* _Description of the task_
The response should consist of the data below, copied exactly, with no pictures in it.

* _Data_
┄┄┄┄┄┄
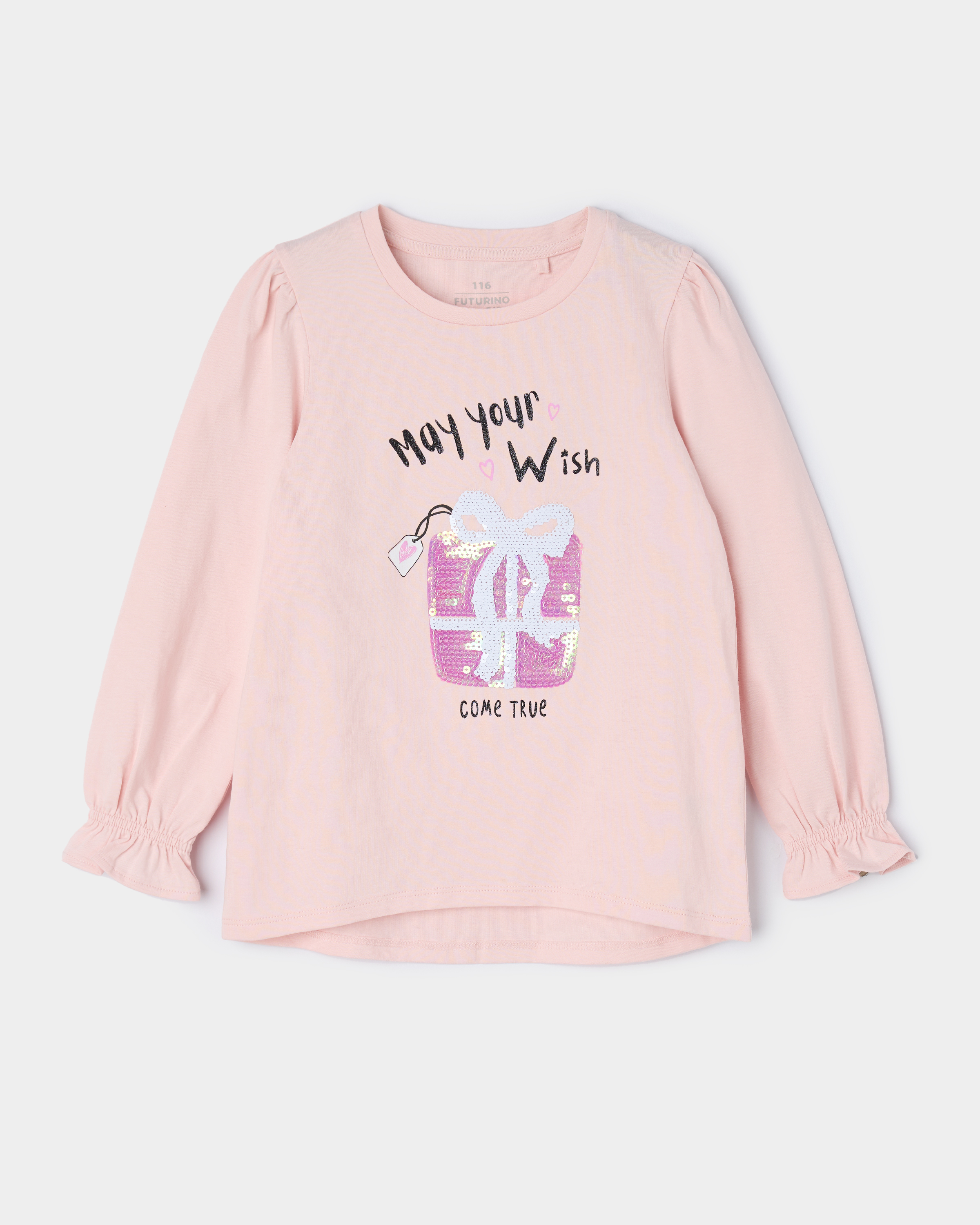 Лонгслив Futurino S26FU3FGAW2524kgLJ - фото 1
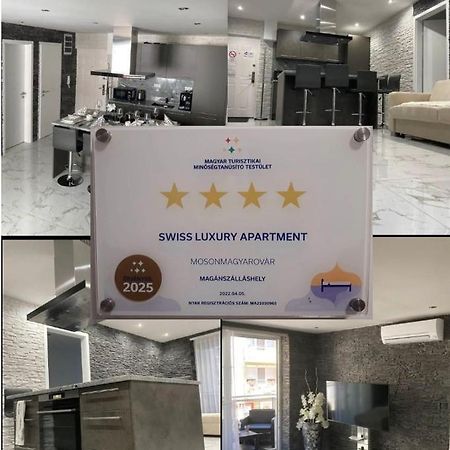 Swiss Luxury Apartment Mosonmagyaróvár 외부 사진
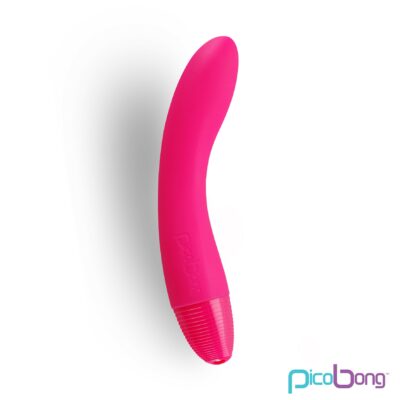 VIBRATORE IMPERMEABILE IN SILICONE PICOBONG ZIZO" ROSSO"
┄┄┄┄┄┄
* _Solution to the problem_
 Лонгслив Futurino S26FU3FGAW2524kgLJ - фото 1
 Swiss Luxury Apartment Mosonmagyaróvár 외부 사진
 VIBRATORE IMPERMEABILE IN SILICONE PICOBONG ZIZO" ROSSO"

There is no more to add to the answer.